#### EXERCICE COURT
Recopiez fidèlement le passage de l'extrait sur l'article 50 qui commence à "Les deux conditions" et se termine à "leur réunion simultanée.".

L’article 50 est ainsi libellé : « Lorsque les institutions de la République, l’indépendance de la nation, l’intégrité du territoire national, l’exécution de ses engagements internationaux sont menacés d’une manière grave et immédiate et que le fonctionnement régulier des pouvoirs publics constitutionnels est interrompu, le Président de la République prend les mesures exceptionnelles exigées par ces circonstances après consultation du Premier ministre, des Présidents de l’Assemblée nationale et du Haut Conseil des Collectivités ainsi que de la Cour Constitutionnelle. Il en informe la Nation par un message. L’application de ces pouvoirs exceptionnels par le Président de la République ne doit en aucun cas compromettre la souveraineté nationale ni l’intégrité territoriale. Les pouvoirs exceptionnels doivent viser à assurer la continuité de l’Etat et le rétablissement dans les brefs délais du fonctionnement régulier des institutions conformément à la Constitution. L’Assemblée nationale se réunit de plein droit et ne peut être dissoute pendant l’exercice des pouvoirs exceptionnels ».
A titre de rappel, cet article 50 n’est que la copie édulcorée du controversé article 16 de la Constitution française de 1958 appliqué une seule fois en 1961 à la suite du putsch des généraux d’Alger. Au vu de cette expérience française de mise en œuvre de l’article 16 et des dispositions pertinentes de l’article 50 de notre Constitution, la proposition consistant à permettre au Président IBK de recourir à celui-ci pour décider que la présidentielle de 2018 se tiendra uniquement dans les zones sous le contrôle de l’Etat central, relève purement et simplement d’une interprétation laxiste inacceptable. D’une part, aucune des deux conditions posées par l’article 50 n’est réunie pour rendre son déclenchement conforme à la Constitution. D’autre part, le régime juridique consécutif à une mise en œuvre de l’article 50 ne peut se résumer au simple fait pour le Président IBK de décréter que la présidentielle de 2018 à laquelle lui-même est candidat, va se tenir uniquement dans les zones sous le contrôle de l’Etat central.
Les deux conditions de l’article 50 ne sont pas réunies
A l’évidence, l’article 50 de la Constitution n’a pas pour objectif de couvrir les carences de gouvernance d’un régime politique aux abois comme celui du Président IBK. En effet, deux conditions de fond sont indispensables à son déclenchement par le Président de la République et qui illustrent parfaitement son caractère tout à fait exceptionnel. Il est à préciser qu’il s’agit là, non pas de conditions alternatives, mais plutôt de deux conditions cumulatives, c’est-à-dire de leur réunion simultanée.

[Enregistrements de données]
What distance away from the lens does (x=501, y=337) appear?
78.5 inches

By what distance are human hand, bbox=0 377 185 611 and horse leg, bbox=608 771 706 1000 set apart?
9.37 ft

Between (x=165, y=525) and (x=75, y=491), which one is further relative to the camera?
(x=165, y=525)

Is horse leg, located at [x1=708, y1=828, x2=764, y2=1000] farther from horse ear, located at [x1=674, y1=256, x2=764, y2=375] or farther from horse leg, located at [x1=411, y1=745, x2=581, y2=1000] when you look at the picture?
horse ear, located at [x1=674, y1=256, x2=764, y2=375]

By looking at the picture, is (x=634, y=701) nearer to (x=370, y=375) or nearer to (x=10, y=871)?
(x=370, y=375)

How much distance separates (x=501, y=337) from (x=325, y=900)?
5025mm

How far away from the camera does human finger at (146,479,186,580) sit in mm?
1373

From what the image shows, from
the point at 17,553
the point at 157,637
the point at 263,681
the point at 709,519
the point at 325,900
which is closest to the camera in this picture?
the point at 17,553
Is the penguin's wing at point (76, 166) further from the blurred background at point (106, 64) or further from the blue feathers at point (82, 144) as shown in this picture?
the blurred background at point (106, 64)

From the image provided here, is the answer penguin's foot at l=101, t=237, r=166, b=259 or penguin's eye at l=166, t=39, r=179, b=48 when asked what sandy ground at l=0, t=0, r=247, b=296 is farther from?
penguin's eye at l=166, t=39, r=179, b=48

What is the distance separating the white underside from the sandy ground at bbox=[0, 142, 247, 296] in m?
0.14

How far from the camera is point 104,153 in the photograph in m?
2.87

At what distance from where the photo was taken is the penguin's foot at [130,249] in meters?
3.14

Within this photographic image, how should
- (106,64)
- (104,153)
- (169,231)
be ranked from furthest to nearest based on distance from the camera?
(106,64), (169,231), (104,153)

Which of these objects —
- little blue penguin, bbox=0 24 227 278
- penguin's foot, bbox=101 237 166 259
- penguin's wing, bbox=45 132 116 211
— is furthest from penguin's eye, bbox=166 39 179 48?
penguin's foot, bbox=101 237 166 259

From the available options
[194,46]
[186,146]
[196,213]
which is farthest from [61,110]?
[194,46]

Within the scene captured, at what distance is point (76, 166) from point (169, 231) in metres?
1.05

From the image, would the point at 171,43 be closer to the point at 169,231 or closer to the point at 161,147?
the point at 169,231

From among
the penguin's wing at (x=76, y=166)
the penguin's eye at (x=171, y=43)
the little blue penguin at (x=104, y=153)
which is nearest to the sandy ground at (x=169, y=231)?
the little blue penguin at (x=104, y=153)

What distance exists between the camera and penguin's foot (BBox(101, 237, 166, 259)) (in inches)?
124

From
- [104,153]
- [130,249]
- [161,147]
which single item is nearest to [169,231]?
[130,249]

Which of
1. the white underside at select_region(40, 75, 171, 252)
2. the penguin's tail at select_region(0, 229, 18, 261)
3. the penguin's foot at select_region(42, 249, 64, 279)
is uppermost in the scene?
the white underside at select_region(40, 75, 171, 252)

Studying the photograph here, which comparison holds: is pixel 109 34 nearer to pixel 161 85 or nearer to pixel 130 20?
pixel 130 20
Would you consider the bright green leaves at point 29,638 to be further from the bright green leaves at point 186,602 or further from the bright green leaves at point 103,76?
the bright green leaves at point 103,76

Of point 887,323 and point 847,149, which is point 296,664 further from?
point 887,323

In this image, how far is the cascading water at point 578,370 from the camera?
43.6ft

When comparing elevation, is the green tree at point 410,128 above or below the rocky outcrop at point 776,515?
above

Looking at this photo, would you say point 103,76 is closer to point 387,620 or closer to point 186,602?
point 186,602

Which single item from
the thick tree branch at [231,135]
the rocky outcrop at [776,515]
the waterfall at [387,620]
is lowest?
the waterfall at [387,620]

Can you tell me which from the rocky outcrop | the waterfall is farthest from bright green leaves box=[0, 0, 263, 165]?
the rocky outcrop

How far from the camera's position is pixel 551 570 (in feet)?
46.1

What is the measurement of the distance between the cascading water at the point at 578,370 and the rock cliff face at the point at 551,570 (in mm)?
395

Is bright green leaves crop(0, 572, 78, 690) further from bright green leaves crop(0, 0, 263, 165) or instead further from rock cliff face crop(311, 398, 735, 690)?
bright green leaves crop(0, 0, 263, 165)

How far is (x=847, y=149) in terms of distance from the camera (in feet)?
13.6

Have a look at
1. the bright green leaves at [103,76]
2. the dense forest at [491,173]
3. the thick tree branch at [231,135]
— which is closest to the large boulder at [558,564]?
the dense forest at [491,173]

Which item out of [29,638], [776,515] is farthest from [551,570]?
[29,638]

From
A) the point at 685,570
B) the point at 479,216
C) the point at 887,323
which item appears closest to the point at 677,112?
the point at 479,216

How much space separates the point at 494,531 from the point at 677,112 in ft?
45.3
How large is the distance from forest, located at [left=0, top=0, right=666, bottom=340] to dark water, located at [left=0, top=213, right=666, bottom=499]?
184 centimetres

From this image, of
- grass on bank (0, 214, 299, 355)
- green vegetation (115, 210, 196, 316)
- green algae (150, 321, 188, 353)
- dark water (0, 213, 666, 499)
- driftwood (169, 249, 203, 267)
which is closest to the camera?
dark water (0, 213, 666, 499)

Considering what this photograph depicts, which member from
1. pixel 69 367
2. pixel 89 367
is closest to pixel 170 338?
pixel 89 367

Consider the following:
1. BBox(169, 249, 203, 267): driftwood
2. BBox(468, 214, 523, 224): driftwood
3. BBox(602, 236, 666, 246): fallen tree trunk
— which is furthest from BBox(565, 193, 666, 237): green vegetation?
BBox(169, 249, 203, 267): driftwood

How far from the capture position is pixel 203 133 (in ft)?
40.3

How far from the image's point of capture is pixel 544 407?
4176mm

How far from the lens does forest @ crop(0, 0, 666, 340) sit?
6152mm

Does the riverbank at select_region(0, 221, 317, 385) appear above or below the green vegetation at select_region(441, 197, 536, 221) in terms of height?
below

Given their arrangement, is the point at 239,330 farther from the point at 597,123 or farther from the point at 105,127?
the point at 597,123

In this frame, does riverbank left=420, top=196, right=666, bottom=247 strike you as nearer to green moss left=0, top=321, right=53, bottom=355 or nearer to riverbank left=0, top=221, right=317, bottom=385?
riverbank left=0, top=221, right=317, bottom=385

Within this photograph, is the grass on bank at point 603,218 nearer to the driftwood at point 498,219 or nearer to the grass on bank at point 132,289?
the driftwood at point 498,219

#### RÉPONSE CI-DESSOUS
Les deux conditions de l’article 50 ne sont pas réunies
A l’évidence, l’article 50 de la Constitution n’a pas pour objectif de couvrir les carences de gouvernance d’un régime politique aux abois comme celui du Président IBK. En effet, deux conditions de fond sont indispensables à son déclenchement par le Président de la République et qui illustrent parfaitement son caractère tout à fait exceptionnel. Il est à préciser qu’il s’agit là, non pas de conditions alternatives, mais plutôt de deux conditions cumulatives, c’est-à-dire de leur réunion simultanée.